As was the case in 2013, growth in 2014 will be strongest in Latvia (4.1 per cent), which joined the euro area on January 1st 2014. The three Baltic states – including Lithuania outside the eurozone and Estonia within it – will be the three fastest-growing countries in the EU, experts say. Severstal has a solid presence in Latvia via its direct subsidiary – the steel processor and trader Severstallat.

The U.S. economy expanded by 1.9% in 2013 as healthy consumer spending more than offset weaker government spending and slower inventory building. In 2014 U.S. GDP is expected to accelerate to 2.8 per cent (according to IMF forecasts at of January 2014). Fiscal drag in the U.S. economy is coming to an end which creates good growth opportunities. Non-residential construction is ready for a long-awaited recovery.

China’s GDP grew by 7.6 per cent in 2013, according to the Chinese Government. That figure has exceeded previous estimates of GDP growth of 7.5 per cent, while being lower than the country’s GDP expansion in 2012 of 7.7 per cent.
The global economy faces a number of risks. The U.S. Federal reserve system is exiting from QE3 which creates strong capital outflows from emerging markets and increased currency volatility. At the same time the Chinese economy has a long and bumpy road ahead as it transitions from an investment-oriented economy to a consumer-oriented one. Shadow banking represents a major risk for Chinese financial stability.

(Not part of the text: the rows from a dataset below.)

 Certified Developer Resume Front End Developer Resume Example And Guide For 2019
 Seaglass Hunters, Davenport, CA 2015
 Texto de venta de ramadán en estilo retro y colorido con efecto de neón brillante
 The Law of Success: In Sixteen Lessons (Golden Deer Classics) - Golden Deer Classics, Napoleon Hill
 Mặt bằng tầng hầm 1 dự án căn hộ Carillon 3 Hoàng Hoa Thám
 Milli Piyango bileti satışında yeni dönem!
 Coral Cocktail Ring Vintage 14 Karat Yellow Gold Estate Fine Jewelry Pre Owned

Global economic risks can impact the Russian economy. Significant global recession results in reduced demand for oil and gas, metals and other exported raw materials; destabilizes the ruble; and sparks capital outflow from Russia, as well as creating increased inflation, production decline, increased unemployment and increased social risks.

Russia’s GDP growth slowed down in 2013, expanding by 1.3 per cent, compared to 3.4 per cent in 2012.

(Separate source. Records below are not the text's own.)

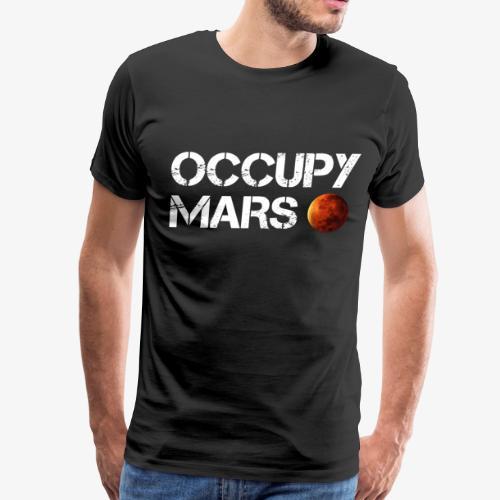 Occupy Mars Elon Musk Joe Rogan Smoking Weed - Men's Premium T-Shirt
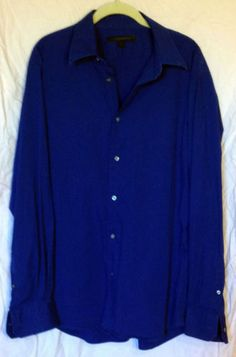 Men's Express Design Studio Dress Shirt Size XL Blue Cotton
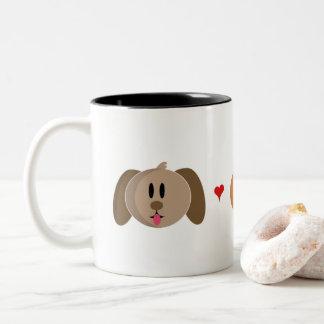 """Tasse de café """"de chat de poussin de chien"""""""
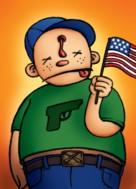 Bowling for Columbine - Key art (xs thumbnail)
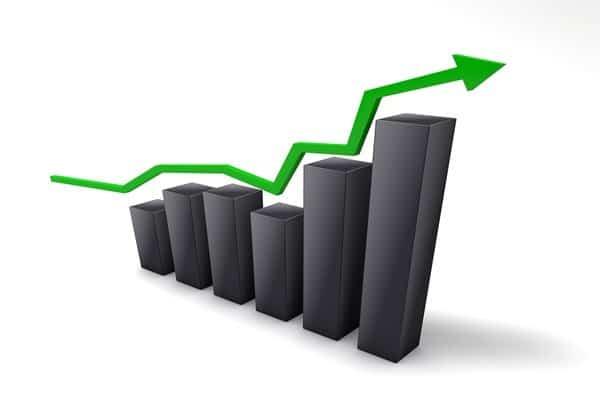 jak oszczędzać korzystając z promocji bankowych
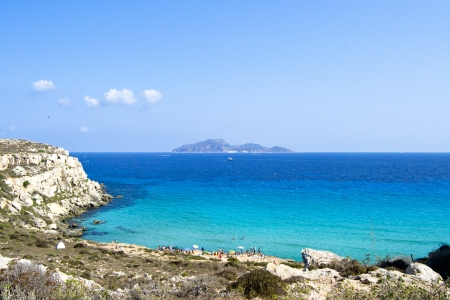 egadi: Favignana - Wonderful island of the Egadi in Trapani, Sicily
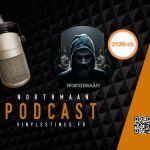 [Interview] – 213Rock Harrag Melodica – avec Northmann - 31 03 2021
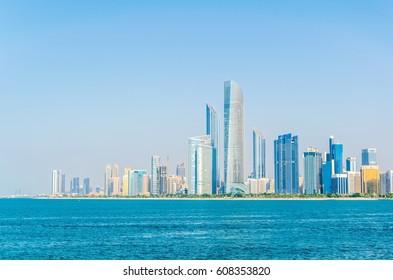 Skyline of Abu Dhabi, UAE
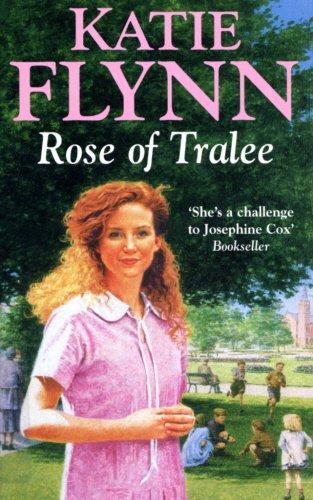 9780099416333: Rose of Tralee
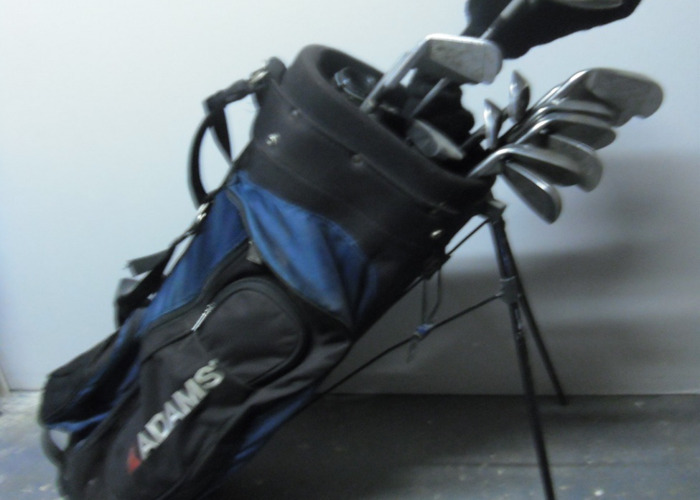 Golf Clubs, Full set and Bag - 1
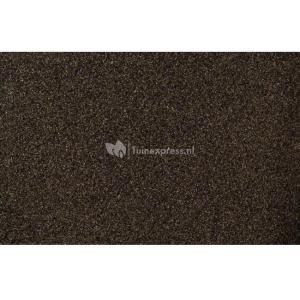Aquarium zand zwart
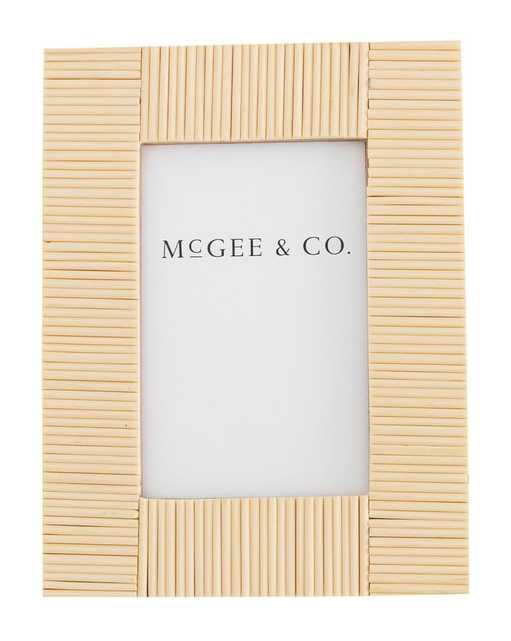 RAISED RESIN FRAME - McGee & Co.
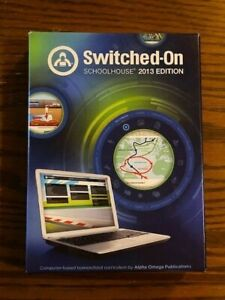 Switched On Schoolhouse 2013 Edition 9th Grade Install Disc + World Geo and Eng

Given the large share of oil and oil products in the Russian export structure, the Russian economy is significantly dependent on price fluctuations for these commodities. In 2013, the average price of Urals oil blend, the main Russian export commodity, was US$107.9/ bbl, which is 2.4 per cent lower than in 2012.

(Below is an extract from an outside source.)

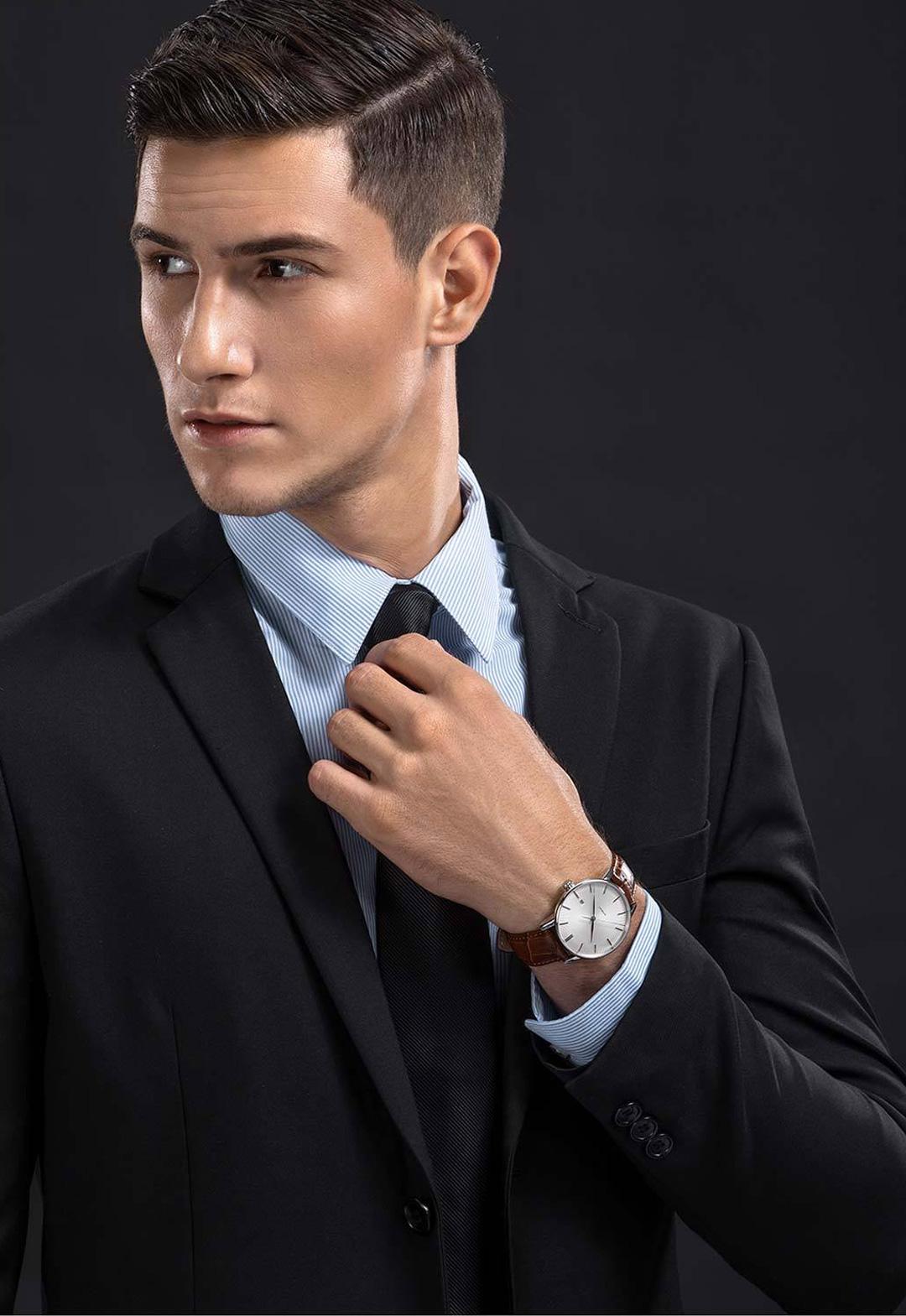 Xiaomi TwentySeventeen Light Mechanical Watch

After the weak expansion of the country’s GDP in 2013, the Russian Ministry of Economic Development hopes that GDP growth in 2014 will reach 2.5 per cent.

Mitigating factors:

  • The geographic diversification of our sales helps to minimise the negative impact of economic risks. Severstal’s Russian steel assets are located quite close to export routes meaning that we always have an export alternative for the sale of our products. That enables us to have a higher average steel product selling price than some of our local peers. Though the domestic market is our primary focus, our ability to quickly redirect shipments provides more flexibility in reacting to external factors, and helps us to insure against sudden regional crises.
  • Possible weakening of the Russian ruble might have a positive effect on our operations, as our cost structure is predominantly ruble-denominated.
  • We monitor the most important advanced indicators of economic slowdown.
  • We are working to develop economic scenarios that will help us to prepare our management team for possible negative changes to the external environment.